本試験問題にチャレンジ!
こんにちは。資格の大原行政書士講座専任講師の松井です。
このコーナーでは、過去の行政書士試験で出題された問題をピックアップしてご紹介しています。
記事の後ろの方に解答と解説を載せますので、クイズ感覚でチャレンジしてみてください。
■■■ 平成28年度 問題48 ■■■
2015 年夏に成立し公布された改正公職選挙法*による参議院選挙区選出議員の選挙区・定数の改正および改正後の状況に関する次の記述のうち、妥当でないものはどれか。
1選挙区のあり方を見直す必要性を指摘した最高裁判所判決が改正より前に出ていた。
2定数が増加した選挙区はいずれも三大都市圏にある。
3定数が減少した選挙区はいずれも三大都市圏にない。
4区域が変更された選挙区が中国地方と四国地方に生じた。
5改正後も全国の選挙区の総定数に変更は生じていない。
(注) * 公職選挙法の一部を改正する法律(平成27 年法律第60 号)による改正後の公職選挙法
■■■ 問題48 正解2 ■■■
いかがでしたでしょうか?
選挙制度は重要なので、いつも「ヤマ」を張っているべき分野だと思います。
では、解説です。
1○ 最大判平成21.9.30、最大判平成24.10.17 などがあります。
2× 定数が増加した選挙区は、北海道、東京都、愛知県、兵庫県、福岡県にあり、三大都市圏以外にもあります。
3○ 定数が減少した選挙区は、宮城県、新潟県、長野県にあり、三大都市圏にはありません。。
4○ 区域が変更された選挙区は島根県、鳥取県、徳島県、高知県に生じました。
5○ 10増10減なので全国の選挙区の総定数には変更は生じていません。
選挙制度は今年も出るかも!?本試験問題、これもやってみよう!
選挙制度は試験では常に出題される分野と思っていてよいでしょう。
日本国憲法は国民主権主義をとっています。
ということは国民が日本の政治の在り方を決めるのです。
ですから国民の声を政治に反映させる一番のチャンスは選挙のとき、というわけですね。
更に、選挙制度は1票の格差を是正するために常に見直しを迫られているからです。
では、議員定数不均衡と法の下の平等が問題となった判例の出題を見ておきましょう。
■■■ 平成16年度からの出題 ■■■
投票価値の平等に関する次の記述のうち、最高裁判所の判例の趣旨に適合していないものはどれか。
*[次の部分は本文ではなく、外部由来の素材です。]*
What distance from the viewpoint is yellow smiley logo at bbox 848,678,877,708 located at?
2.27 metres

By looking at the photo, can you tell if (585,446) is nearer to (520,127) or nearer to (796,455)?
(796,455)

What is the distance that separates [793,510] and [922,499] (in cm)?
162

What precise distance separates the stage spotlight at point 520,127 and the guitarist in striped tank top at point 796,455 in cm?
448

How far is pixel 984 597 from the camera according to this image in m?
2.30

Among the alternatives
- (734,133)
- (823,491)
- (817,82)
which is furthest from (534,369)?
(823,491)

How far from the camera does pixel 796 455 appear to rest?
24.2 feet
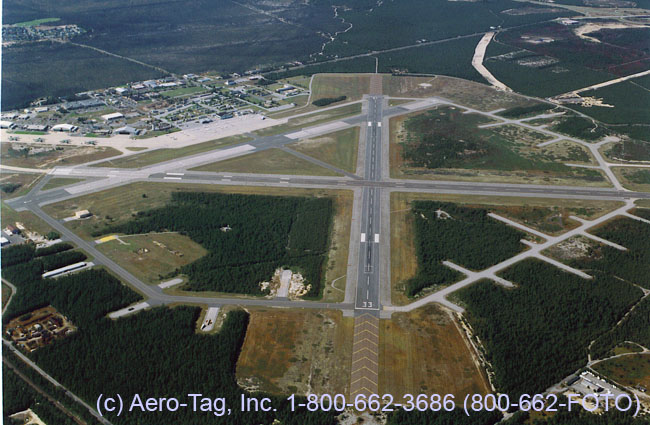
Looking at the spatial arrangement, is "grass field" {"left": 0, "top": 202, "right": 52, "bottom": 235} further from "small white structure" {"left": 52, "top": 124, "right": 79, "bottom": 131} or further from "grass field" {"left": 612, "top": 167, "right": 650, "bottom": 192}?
"grass field" {"left": 612, "top": 167, "right": 650, "bottom": 192}

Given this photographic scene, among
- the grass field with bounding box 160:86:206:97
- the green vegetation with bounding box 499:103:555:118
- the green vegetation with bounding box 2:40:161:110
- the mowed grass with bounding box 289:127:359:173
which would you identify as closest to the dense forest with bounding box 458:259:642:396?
the mowed grass with bounding box 289:127:359:173

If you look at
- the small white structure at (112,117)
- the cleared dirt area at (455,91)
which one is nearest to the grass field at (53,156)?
the small white structure at (112,117)

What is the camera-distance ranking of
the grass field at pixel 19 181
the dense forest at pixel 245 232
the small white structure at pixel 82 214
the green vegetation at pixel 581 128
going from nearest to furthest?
the dense forest at pixel 245 232 < the small white structure at pixel 82 214 < the grass field at pixel 19 181 < the green vegetation at pixel 581 128

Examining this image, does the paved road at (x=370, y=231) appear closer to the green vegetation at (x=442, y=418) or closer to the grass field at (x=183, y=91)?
the green vegetation at (x=442, y=418)

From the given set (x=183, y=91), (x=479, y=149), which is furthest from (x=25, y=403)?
(x=183, y=91)

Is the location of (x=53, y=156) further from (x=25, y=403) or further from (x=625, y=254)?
(x=625, y=254)

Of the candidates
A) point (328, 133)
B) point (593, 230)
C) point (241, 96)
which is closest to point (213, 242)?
point (328, 133)

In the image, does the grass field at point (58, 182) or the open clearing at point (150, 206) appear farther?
the grass field at point (58, 182)
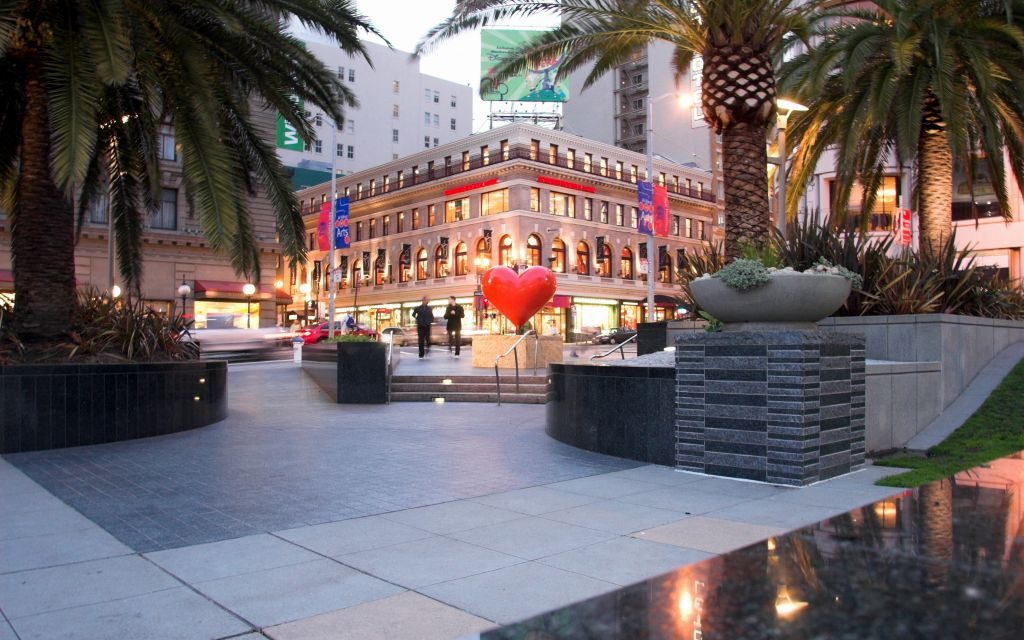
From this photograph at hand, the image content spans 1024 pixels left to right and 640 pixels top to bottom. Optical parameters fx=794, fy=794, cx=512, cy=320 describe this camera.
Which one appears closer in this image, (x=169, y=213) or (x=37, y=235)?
(x=37, y=235)

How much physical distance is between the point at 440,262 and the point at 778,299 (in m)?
61.9

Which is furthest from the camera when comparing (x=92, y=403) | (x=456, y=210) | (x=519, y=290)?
(x=456, y=210)

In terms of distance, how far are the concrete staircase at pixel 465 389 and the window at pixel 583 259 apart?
4892 centimetres

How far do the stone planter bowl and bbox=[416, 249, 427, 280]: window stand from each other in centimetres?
6292

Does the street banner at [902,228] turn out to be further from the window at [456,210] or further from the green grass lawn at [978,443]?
the window at [456,210]

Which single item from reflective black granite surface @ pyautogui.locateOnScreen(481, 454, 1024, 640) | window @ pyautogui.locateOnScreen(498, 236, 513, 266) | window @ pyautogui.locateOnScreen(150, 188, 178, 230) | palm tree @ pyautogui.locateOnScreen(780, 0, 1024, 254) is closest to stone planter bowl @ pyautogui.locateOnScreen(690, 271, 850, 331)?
reflective black granite surface @ pyautogui.locateOnScreen(481, 454, 1024, 640)

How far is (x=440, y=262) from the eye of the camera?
227ft

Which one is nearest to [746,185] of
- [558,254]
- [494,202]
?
[494,202]

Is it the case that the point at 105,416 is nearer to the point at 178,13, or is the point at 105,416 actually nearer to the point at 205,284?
the point at 178,13

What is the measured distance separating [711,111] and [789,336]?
259 inches

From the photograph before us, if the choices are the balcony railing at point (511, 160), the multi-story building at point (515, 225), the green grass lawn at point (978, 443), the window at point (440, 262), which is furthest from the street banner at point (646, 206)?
the window at point (440, 262)

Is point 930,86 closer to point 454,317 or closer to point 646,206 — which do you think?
point 454,317

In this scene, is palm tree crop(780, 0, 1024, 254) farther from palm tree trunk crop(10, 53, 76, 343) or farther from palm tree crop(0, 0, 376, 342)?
palm tree trunk crop(10, 53, 76, 343)

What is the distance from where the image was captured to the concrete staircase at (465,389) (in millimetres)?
17328
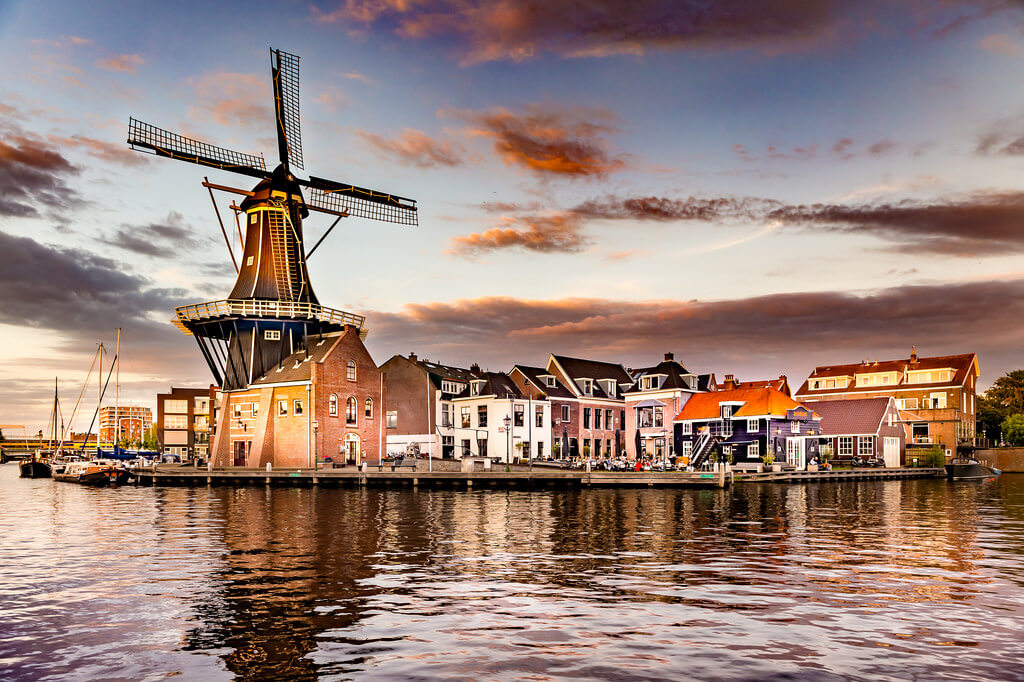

1 形式的に1人1票の原則が貫かれていても、投票価値が平等であるとは限らない。
2 選挙人資格における差別の禁止だけでなく、投票価値の平等も憲法上の要請である。
3 投票価値の平等は、他の政策目的との関連で調和的に実現されるべきである。
4 法改正に時間がかかるという国会側の事情は、憲法判断に際して考慮すべきでない。
5 参議院議員の選挙については、人口比例主義も一定程度譲歩・後退させられる。
本試験問題の解答・解説
■■■ 正解4 ■■■
1「判例の趣旨に適合しています」
判例は「各選挙人の投票価値に実質的な差異が生ずる場合には、常に右の選挙権の平等の原則との関係で問題を生ずる」としており、判例の趣旨に適合しています(最大判S51.4.14)。
2「判例の趣旨に適合しています」
判例は「選挙権の内容、すなわち各選挙人の投票の価値の平等もまた、憲法の要求するところであると解する」としており、判例の趣旨に適合しています(最大判S51.4.14)。
3「判例の趣旨に適合しています」
判例は「原則として、国会が正当に考慮することのできる他の政策的目的ないしは理由との関連において調和的に実現されるべきものと解さなければならない」としており、判例の趣旨に適合しています(最大判S51.4.14)。
4「判例の趣旨に適合していません」
判例は「直ちに当該議員定数配分規定が憲法に違反するとすべきものではなく、憲法上要求される合理的期間内の是正が行われないとき初めて
右規定が憲法に違反するものというべきである」としており、法改正に時間がかかるという事情も、憲法判断に際して考慮されることになります(最大判S60.7.17)。
5「判例の趣旨に適合しています」
判例は「常に各選挙区への議員定数の配分につき厳格な人口比例主義を唯一、絶対の基準とすべきことまで要求するものとは解されない」としており、判例の趣旨に適合しています(最大判S58.4.27)。
いかがでしたでしょうか?
最新トピックスに注目しながらも、基本知識は忘れずにメンテナンスしておきましょうね!